Ni por la ignorancia.
Ni por necios hambrientos de poder que solo ven recursos y no consecuencias.
Luego volvió a mirarme.
—No juro lealtad ciega —dijo con cuidado—.
Te cuestionaré si te equivocas.
Te detendré si lo pones en peligro sin motivo.
Hubo una pausa.
—Pero estaré a tu lado —dijo—.
Porque eres la primera persona que ha tratado esa tierra como si mereciera un futuro.
Su voz no se quebró.
La mía casi lo hizo.
Me moví lentamente, incorporándome lo justo para encontrarme de lleno con su mirada.
El esfuerzo me provocó un dolor punzante en la cabeza, pero esto —esto— valía la pena.
—No me debes servidumbre —dije.
—Lo sé.
—No me debes obediencia.
—Lo sé.
Lo estudié durante un largo momento.
No como a un salvador.
No como a una soberana.
Sino como a alguien que entendía el peso de lo que se había hecho… y de lo que vendría después.

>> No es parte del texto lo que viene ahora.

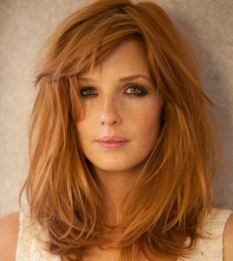Kelly Reilly. Perfect Caroline Bingley.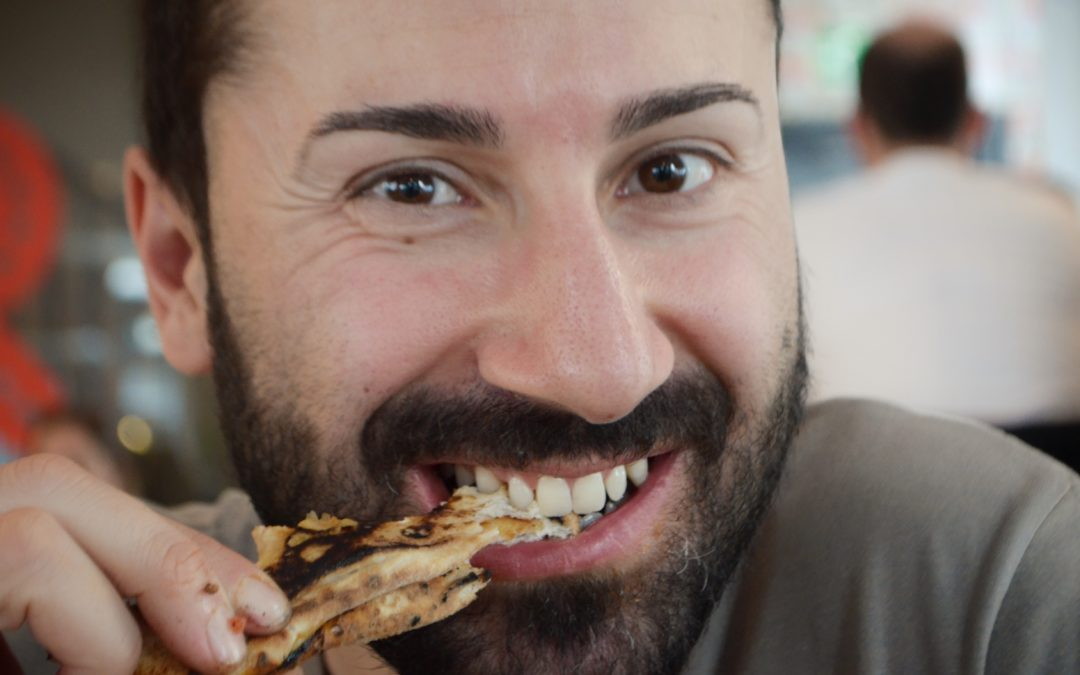 Travel blogger italiani: intervista a Giuseppe D'Angelo di Pizza DIXIT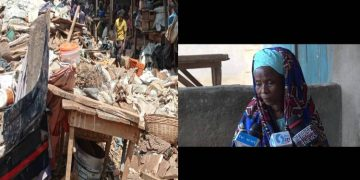 Latest News In Nigeria Today : We were warned not to trade for 7 days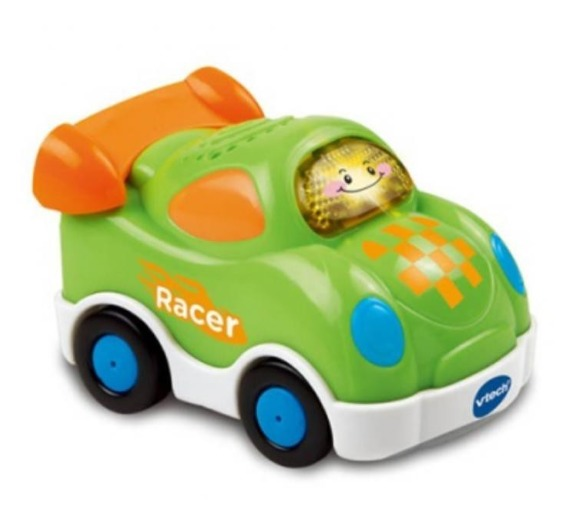 VTech: Toot Toot Drivers - Racer image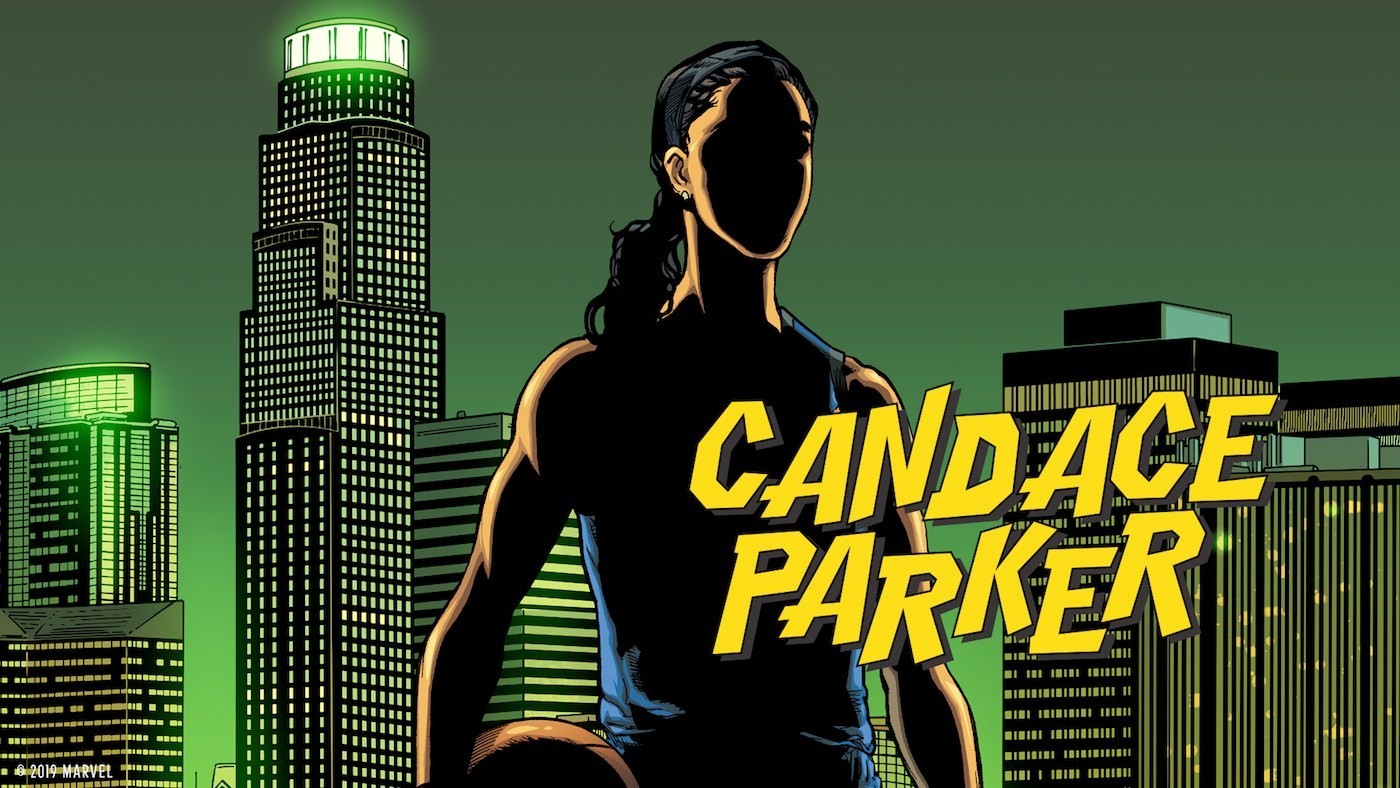 Pro Vision ''Captain Marvel''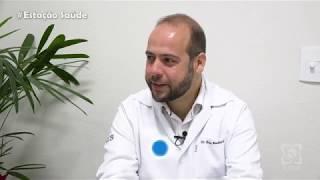 Estação Saúde - Dor nas costas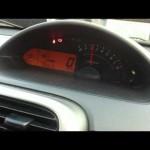 【エンジン音】07′ Nissan otti 660 RS H92W 日産 オッティ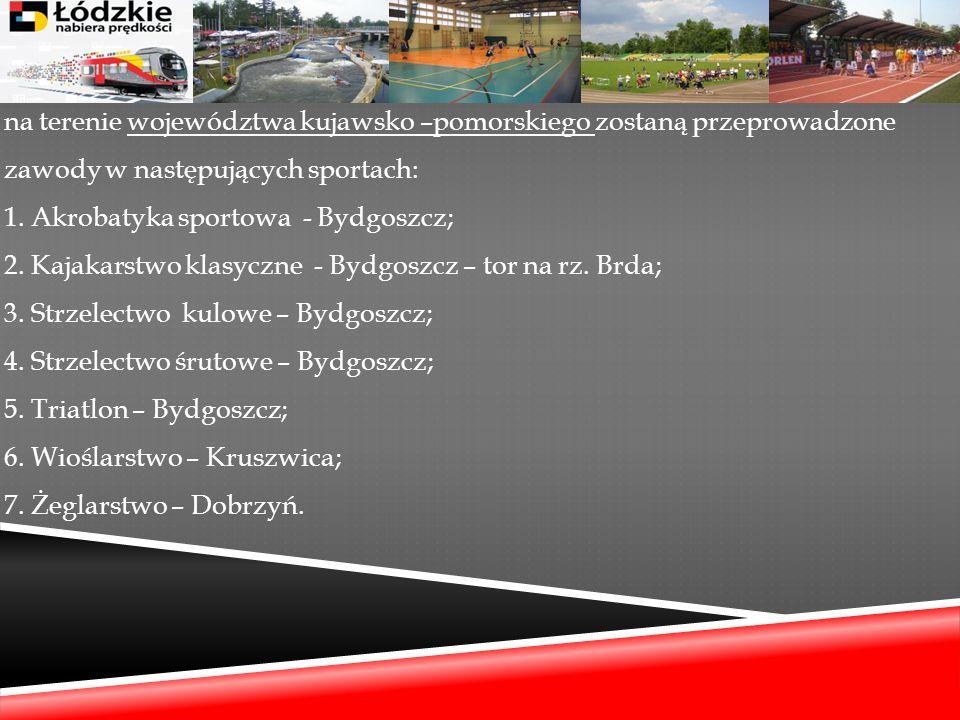 na terenie województwa kujawsko –pomorskiego zostaną przeprowadzone zawody w następujących sportach: 1. Akrobatyka sportowa - Bydgoszcz; 2. Kajakarstw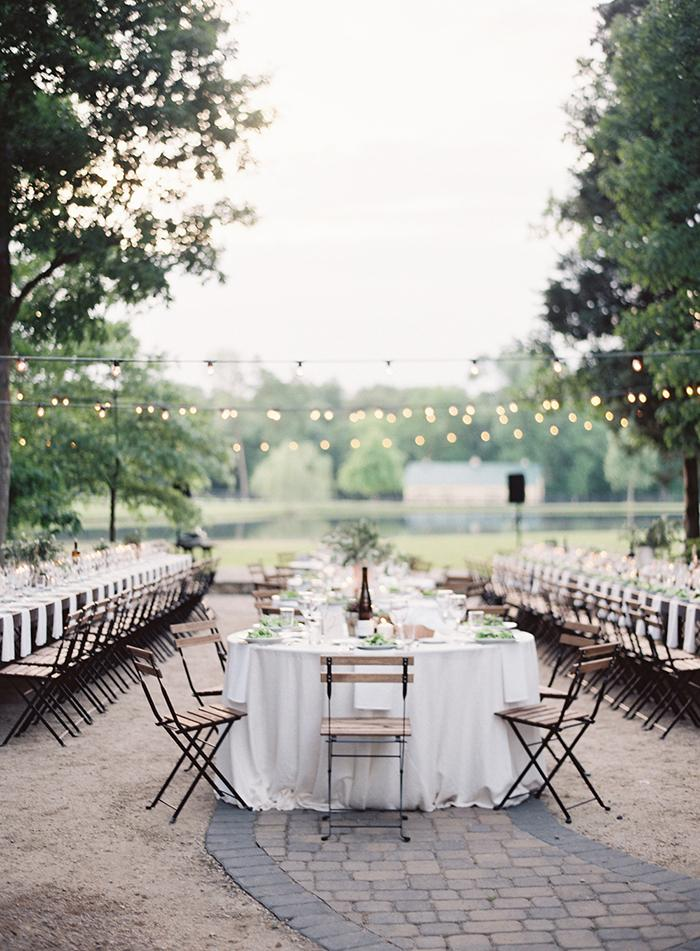 18-casual-outdoor-wedding-reception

—Quieres protegerlo —dije finalmente.
—Sí.
—Quieres aprender —continué.
—Sí.
—Quieres asegurarte de que el valle no vuelva a convertirse en una jaula —concluí.
Su respuesta fue inmediata: —Sí.
Asentí una vez.
Luego hice algo inesperado, incluso para mí misma.
—Entonces te nombro Guardián de las Piedras del Corazón —dije.
Las palabras se asentaron en el aire como algo ancestral que se reconociera a sí mismo.
Oblongo inspiró bruscamente.
No por el poder.
Por el significado.
—No eres su dueño —continué—.
Eres su memoria.
Su frontera.
Su voz cuando otros se nieguen a escuchar.
—Hice una pausa y luego añadí en voz baja—: Y cuando yo no esté aquí… tú decidirás.
Sus ojos se abrieron de par en par, no con miedo, sino con comprensión.
Volvió a inclinarse, esta vez más profundamente.
—Acepto —dijo—.
No como un sirviente.
—Como un guardián —finalicé.
Entonces sonrió.
No con la sonrisa de un hombre que había ganado algo, sino la de alguien que por fin había vuelto a casa.
Más tarde, mientras él se levantaba y regresaba al renacido valle, observando la luz del sol reflejarse en hojas que no existían hacía unos días, Latte se inclinó hacia mí y susurró:
—No pidió seguirte.
—No —murmuré.
—Eligió proteger lo que dejaste atrás.
Cerré los ojos brevemente.
Eso era mejor.
Mucho mejor.
Porque el poder se desvanece.
Los milagros se agotan.
¿Pero la responsabilidad?
Esa perdura.
*****
Así que al día siguiente… Después de que Oblongo cosechara casi la mitad de las puras, brutas y absurdamente poderosas piedras de corazón —con cuidado, con respeto, bajo unas doce capas de rituales protectores, porque no íbamos a tentar a la suerte—.
Partimos.
Me senté en una roca convenientemente situada como un jefe final que se precie, con los brazos cruzados, la capa caída justo como debía, observándolo todo con el aire de alguien que sabía absolutamente lo que hacía.
¿Sabía lo que hacía?
Discutible.
Pero la percepción es poder.
Mi bolsa mágica estaba ahora criminalmente llena: las piedras de corazón zumbaban suavemente en su interior, junto a manojos de hierbas y plantas que, literalmente, no existían en ningún otro lugar del mundo.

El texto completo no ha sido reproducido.